[START Given entries]

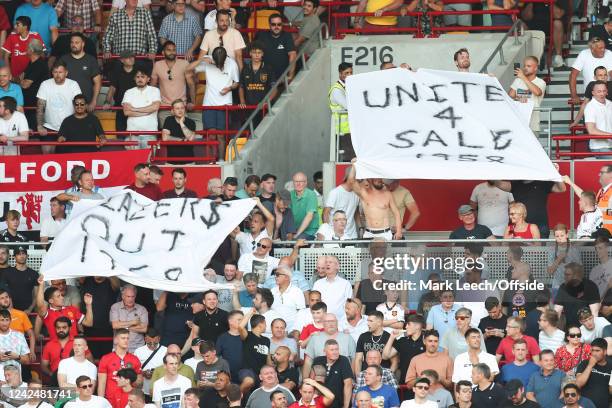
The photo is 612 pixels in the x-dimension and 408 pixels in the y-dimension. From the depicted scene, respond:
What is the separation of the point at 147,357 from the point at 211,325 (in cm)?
86

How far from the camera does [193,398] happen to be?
25203 mm

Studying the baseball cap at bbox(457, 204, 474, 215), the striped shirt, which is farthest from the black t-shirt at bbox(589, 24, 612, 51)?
the striped shirt

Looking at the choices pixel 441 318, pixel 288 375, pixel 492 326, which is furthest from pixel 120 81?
pixel 492 326

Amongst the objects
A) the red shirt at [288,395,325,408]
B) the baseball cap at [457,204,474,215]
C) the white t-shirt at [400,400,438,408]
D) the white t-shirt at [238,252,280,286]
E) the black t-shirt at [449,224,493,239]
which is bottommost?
the red shirt at [288,395,325,408]

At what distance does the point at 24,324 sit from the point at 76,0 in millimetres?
8198

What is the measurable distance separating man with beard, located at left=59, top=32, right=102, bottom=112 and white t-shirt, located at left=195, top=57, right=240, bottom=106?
5.18ft

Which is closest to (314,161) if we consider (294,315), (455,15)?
(455,15)

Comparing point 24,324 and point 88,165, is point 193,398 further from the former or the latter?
point 88,165

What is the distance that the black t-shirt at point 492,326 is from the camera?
26.0 m

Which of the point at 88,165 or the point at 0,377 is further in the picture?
the point at 88,165

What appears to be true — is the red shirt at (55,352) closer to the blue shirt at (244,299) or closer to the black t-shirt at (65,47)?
the blue shirt at (244,299)

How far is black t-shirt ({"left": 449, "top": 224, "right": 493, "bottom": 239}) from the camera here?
2730 centimetres

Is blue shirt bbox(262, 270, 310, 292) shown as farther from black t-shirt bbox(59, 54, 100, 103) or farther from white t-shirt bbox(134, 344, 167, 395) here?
black t-shirt bbox(59, 54, 100, 103)

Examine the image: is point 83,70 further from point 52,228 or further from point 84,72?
Result: point 52,228
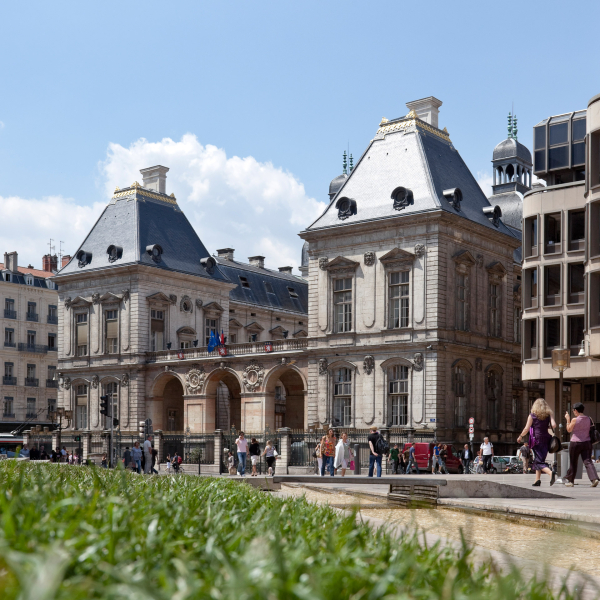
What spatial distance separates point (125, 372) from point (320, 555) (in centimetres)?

[END Given entries]

● Set task
Rewrite the listing with every "camera" changed to "viewer" and everything else left as it is. Leave the pictures out of your answer.

● Task response
The photo is 612 pixels in the x-dimension and 408 pixels in the y-dimension. From the depicted scene, respond:
What is the separation of the point at 147,357 from the point at 211,325 (in cm)?
86

How far from the viewer does [193,398] happen to be?
25203 mm

Studying the baseball cap at bbox(457, 204, 474, 215), the striped shirt, which is farthest from the black t-shirt at bbox(589, 24, 612, 51)?
the striped shirt

Looking at the choices pixel 441 318, pixel 288 375, pixel 492 326, which is furthest from pixel 120 81?
pixel 492 326

Amongst the objects
A) the red shirt at [288,395,325,408]
B) the baseball cap at [457,204,474,215]
C) the white t-shirt at [400,400,438,408]
D) the white t-shirt at [238,252,280,286]
E) the black t-shirt at [449,224,493,239]
which is bottommost?
the red shirt at [288,395,325,408]

At what distance does the point at 24,324 sit from the point at 76,0 in millimetres?
8198

What is the measurable distance separating man with beard, located at left=59, top=32, right=102, bottom=112 and white t-shirt, located at left=195, top=57, right=240, bottom=106?
5.18ft

Which is closest to (314,161) if we consider (294,315), (455,15)?
(455,15)

Comparing point 24,324 and point 88,165, is point 193,398 further from the former or the latter?
point 88,165

What is the distance that the black t-shirt at point 492,326 is from the viewer?
26.0 m

Which of the point at 88,165 or the point at 0,377 is further in the picture?
the point at 88,165

What appears to be true — is the red shirt at (55,352) closer to the blue shirt at (244,299) or closer to the black t-shirt at (65,47)?
the blue shirt at (244,299)

How far is black t-shirt ({"left": 449, "top": 224, "right": 493, "bottom": 239}) from the viewer here?
2730 centimetres

Is blue shirt bbox(262, 270, 310, 292) shown as farther from black t-shirt bbox(59, 54, 100, 103) or farther from white t-shirt bbox(134, 344, 167, 395) here?
black t-shirt bbox(59, 54, 100, 103)

Examine the image: is point 83,70 further from point 52,228 or further from point 84,72?
Result: point 52,228
What spatial distance separates point (125, 372) from point (320, 555) (in centimetres)?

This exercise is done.